How to define a woman's love in words?

Unlike men, who are often silent, beautiful ladies love to talk. I recommend paying attention to this. How can you tell whether your wife loves you or not from her words?

  • She speaks glowingly about you among her friends and family.
  • He supports you even when you make a mistake.
  • She gives wise advice and does not insist on her opinion as the only correct one.
  • She compliments your sense of humor and you as a person from the bottom of her heart.

Well, how did you manage to understand that a woman truly loves? In any case, continue to work on your relationship. If you don’t support them now, you may soon find that your spouse’s feelings have faded away. I also advise you to read the articles in the section “Ideal love relationships,” where I talk about how to prevent discord in the family. Or sign up for a “Summer Camp”, where you can come together with your wife and refresh your senses.

What to do if your husband says he has fallen out of love?
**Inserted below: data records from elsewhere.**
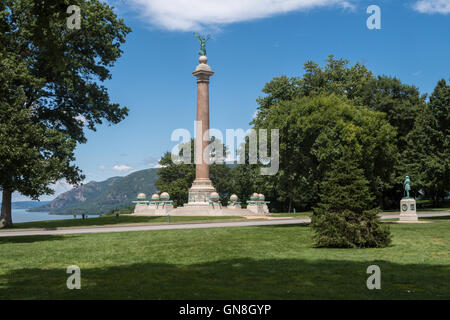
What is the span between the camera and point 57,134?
35.4 metres

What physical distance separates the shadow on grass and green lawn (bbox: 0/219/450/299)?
2 centimetres

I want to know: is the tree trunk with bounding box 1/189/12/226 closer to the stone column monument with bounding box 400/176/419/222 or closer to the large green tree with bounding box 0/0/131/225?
the large green tree with bounding box 0/0/131/225

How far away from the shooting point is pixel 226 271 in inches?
457

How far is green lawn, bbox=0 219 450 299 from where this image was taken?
9047 mm

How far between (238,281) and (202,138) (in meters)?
43.1

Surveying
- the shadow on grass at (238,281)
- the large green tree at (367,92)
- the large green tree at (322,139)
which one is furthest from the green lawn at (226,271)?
the large green tree at (367,92)

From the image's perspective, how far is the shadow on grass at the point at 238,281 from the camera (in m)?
8.86

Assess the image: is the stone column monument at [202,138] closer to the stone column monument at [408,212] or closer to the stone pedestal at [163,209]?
the stone pedestal at [163,209]

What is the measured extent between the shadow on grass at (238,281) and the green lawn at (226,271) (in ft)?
0.06

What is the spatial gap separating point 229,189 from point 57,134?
46.4m

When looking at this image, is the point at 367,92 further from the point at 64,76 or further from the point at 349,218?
the point at 349,218

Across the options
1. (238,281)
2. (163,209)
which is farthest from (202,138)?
(238,281)

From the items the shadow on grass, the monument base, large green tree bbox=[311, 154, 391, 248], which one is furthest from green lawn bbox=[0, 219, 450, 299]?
the monument base
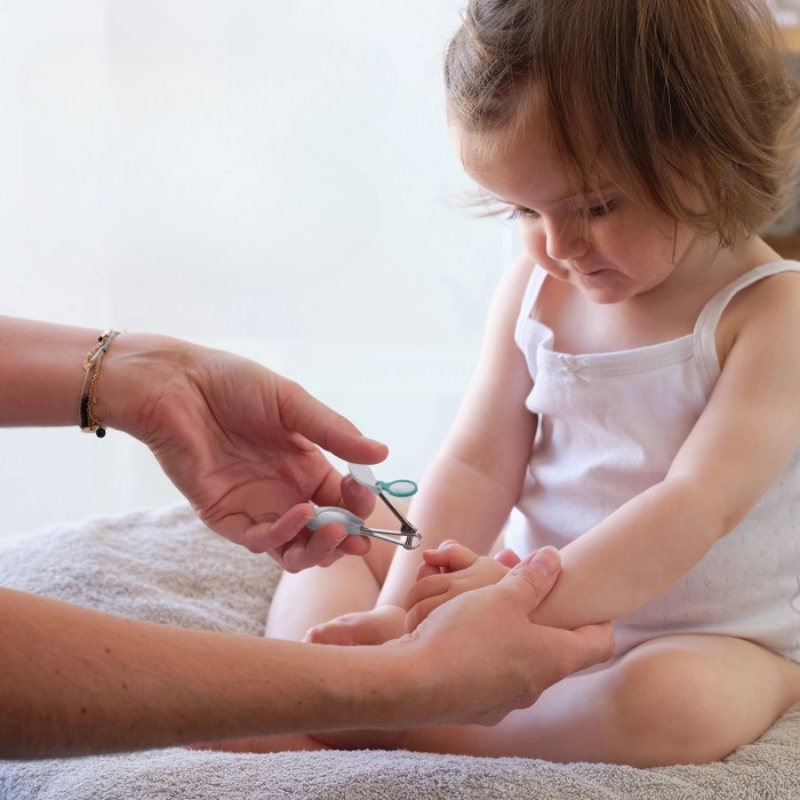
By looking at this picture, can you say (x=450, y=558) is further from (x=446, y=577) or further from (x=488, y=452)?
(x=488, y=452)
There is no single scenario for what to do if your husband says “I don’t love you.” Psychologists are unanimous only that you cannot humiliate yourself and beg a man to stay. Scandals, reproaches and hysterics will also only aggravate the situation and increase the desire in the spouse to separate quickly.

You need to calm down, think about the current situation and decide what to do next. Perhaps your feelings have also faded. It is necessary to understand whether a woman wants to return her husband’s love. Next, you need to try to understand why the old feelings went away.
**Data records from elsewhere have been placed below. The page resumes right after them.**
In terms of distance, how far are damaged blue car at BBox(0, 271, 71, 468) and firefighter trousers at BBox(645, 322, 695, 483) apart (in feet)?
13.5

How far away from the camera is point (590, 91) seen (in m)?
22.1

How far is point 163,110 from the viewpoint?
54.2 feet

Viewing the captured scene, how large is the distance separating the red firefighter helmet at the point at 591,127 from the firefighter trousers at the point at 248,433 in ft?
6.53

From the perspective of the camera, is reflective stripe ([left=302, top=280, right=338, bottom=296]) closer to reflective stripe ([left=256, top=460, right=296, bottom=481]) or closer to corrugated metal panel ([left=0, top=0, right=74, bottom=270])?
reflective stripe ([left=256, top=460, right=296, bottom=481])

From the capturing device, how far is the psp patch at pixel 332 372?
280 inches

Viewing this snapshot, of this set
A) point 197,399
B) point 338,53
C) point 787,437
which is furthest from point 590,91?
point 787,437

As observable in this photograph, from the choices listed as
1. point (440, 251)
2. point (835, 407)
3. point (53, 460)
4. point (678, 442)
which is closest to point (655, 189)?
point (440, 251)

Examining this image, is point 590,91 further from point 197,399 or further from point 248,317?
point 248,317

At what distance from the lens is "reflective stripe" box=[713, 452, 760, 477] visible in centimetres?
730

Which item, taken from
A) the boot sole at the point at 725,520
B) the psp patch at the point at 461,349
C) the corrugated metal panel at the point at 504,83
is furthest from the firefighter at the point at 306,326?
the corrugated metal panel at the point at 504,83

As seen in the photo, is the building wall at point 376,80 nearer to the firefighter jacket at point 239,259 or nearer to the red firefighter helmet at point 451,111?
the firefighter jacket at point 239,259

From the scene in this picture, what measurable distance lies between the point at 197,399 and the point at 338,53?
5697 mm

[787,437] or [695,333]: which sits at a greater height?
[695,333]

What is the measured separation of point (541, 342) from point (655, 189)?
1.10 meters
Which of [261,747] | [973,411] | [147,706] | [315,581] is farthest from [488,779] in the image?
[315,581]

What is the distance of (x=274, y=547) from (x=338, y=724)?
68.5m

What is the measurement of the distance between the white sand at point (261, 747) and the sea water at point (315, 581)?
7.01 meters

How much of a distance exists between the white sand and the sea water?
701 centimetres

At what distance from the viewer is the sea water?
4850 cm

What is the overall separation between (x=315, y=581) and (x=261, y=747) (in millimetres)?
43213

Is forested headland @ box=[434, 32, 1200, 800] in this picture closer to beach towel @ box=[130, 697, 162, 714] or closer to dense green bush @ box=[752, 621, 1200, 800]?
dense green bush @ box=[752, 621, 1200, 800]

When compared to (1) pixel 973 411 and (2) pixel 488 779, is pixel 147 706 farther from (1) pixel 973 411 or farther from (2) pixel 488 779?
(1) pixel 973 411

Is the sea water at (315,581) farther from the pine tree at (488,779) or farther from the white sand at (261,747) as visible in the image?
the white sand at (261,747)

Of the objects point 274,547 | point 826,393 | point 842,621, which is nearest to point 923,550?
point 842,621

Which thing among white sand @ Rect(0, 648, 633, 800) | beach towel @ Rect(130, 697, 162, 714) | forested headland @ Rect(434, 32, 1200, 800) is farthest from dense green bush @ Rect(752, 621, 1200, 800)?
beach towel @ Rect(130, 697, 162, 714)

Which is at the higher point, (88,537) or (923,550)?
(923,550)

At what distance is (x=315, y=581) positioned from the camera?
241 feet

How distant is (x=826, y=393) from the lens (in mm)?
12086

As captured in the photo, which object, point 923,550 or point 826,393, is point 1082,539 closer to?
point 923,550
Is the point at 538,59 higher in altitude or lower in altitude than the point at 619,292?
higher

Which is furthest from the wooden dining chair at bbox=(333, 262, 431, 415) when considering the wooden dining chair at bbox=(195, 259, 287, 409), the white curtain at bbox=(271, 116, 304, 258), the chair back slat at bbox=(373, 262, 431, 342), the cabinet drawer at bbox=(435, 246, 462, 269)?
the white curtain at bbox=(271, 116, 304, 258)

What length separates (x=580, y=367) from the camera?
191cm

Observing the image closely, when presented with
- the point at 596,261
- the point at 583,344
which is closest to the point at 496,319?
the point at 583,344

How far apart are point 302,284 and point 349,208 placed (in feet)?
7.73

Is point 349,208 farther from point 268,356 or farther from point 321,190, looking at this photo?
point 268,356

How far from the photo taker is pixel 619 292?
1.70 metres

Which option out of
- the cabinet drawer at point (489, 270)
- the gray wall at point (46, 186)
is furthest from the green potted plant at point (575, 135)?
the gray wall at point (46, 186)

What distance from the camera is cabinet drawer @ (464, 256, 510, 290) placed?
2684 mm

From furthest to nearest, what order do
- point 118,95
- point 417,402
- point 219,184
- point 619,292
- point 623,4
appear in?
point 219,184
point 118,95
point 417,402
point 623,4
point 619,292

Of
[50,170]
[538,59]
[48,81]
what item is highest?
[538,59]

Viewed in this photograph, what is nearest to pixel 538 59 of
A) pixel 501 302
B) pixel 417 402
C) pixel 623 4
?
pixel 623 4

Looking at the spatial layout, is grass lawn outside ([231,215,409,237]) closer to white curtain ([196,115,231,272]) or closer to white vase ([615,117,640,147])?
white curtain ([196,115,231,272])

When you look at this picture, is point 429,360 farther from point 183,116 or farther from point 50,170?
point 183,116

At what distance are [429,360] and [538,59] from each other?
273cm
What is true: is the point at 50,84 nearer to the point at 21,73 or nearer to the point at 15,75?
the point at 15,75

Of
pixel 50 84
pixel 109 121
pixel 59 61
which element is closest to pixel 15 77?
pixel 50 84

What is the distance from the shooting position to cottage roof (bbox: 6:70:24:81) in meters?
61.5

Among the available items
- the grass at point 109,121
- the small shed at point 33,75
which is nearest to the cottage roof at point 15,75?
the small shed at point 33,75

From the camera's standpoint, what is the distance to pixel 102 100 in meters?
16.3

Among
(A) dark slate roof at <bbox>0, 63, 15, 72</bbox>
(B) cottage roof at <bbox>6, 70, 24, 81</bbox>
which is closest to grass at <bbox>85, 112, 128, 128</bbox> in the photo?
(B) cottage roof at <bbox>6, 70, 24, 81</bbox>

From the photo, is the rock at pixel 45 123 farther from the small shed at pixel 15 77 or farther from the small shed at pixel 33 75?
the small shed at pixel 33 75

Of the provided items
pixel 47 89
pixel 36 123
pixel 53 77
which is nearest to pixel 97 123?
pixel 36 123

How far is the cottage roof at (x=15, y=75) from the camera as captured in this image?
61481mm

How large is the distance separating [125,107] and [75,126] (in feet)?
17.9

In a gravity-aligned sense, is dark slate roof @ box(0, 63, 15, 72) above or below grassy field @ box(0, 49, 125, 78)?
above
Often women themselves are to blame for the fact that their husband no longer loves. Family routine, constant worries about children, workload make a woman less attractive. Perhaps the husband loved the laughing girl that the woman was before the wedding. Now a tired and sad woman is not attractive to him.

You need to let the man go, doing it calmly, without tears. His departure should serve as a signal for change. A woman needs to pay attention to herself - remember what brings joy, do what she loves, and transform her appearance. If your husband stops loving you, then you need to love yourself. Often the cooling of feelings is temporary.

Reasonableness, calmness and positive changes in a woman can force her husband to return. However, if soon after the separation the ex-husband got married, then you should not hope for his return.